* _YOUR GOAL_
Reproduce the part of the forum thread on buying .ie domain names that runs from "Cost is €99" up to and including "Award from IEDR.".

# Key Post: IE Domain Names Purchasing



## 90210 (15 May 2005)

Anyone recommend a Company for .IE domain name registration please


----------



## MOFFY01 (16 May 2005)

*Re: IE Domain Names Purchasing*

not recommending them, but a letter landed on my desk the other day from a company called Switchmedia - www.switchmedia.ie - their rates looked ok and its a good place to start - try an online search for a quote as well


----------



## sherib (16 May 2005)

*Re: IE Domain Names Purchasing*

There was a full page interview in last Friday's Irish Examiner with the CEO (David Curtin) of an Irish company called IE Domain Registry Ltd. The address is www.iedr.ie

Cost is €99 to register and €99 annual maintenence fee. They have a 46% market share in Ireland and registrations grew by 33% last year.

It seems to be a growing company. Curtin is a chartered accountant, age 42, MBA first class honours and fellow of the ICA. He previously worked for KPMG, and the Jefferson Smufit Group in Dublin and Paris. He was CEO of Smurfit Software Services.


----------



## sherib (16 May 2005)

*Re: IE Domain Names Purchasing*

Sorry, that wasn't what was wanted. Listed as domain reseller _register.ie_ on IEDR,  has received the inaugural Annual Achievement Award from IEDR. 

[broken link removed]


----------



## mike567 (16 May 2005)

*Re: IE Domain Names Purchasing*

www.cmmwebhosting.com offer domains for 54.99 ex vat one of the cheapest in Ireland.


----------



## shnaek (17 May 2005)

*Re: IE Domain Names Purchasing*

https://www.letshost.ie is another cheap crowd for ie domains.


----------



## mike567 (17 May 2005)

*Re: IE Domain Names Purchasing*

They (letshost) do not seem to have any direct contact details. This can be a problem in the event of wanting to speak to someone about your account!!!!


----------



## techman (17 May 2005)

*Re: IE Domain Names Purchasing*

www.blacknightsolutions.com


----------



## LetsHost (17 May 2005)

*Re: IE Domain Names Purchasing*

Feel free to post an enquiry or trouble ticket on LetsHost.ie anytime - we offer sales and support from 7am through to 11pm every day.


----------



## sherib (18 May 2005)

* _MATERIAL PROVIDED_

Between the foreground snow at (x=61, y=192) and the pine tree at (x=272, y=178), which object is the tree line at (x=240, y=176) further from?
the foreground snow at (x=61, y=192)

* _ANSWER IN FULL_
Cost is €99 to register and €99 annual maintenence fee. They have a 46% market share in Ireland and registrations grew by 33% last year.

It seems to be a growing company. Curtin is a chartered accountant, age 42, MBA first class honours and fellow of the ICA. He previously worked for KPMG, and the Jefferson Smufit Group in Dublin and Paris. He was CEO of Smurfit Software Services.


----------



## sherib (16 May 2005)

*Re: IE Domain Names Purchasing*

Sorry, that wasn't what was wanted. Listed as domain reseller _register.ie_ on IEDR,  has received the inaugural Annual Achievement Award from IEDR.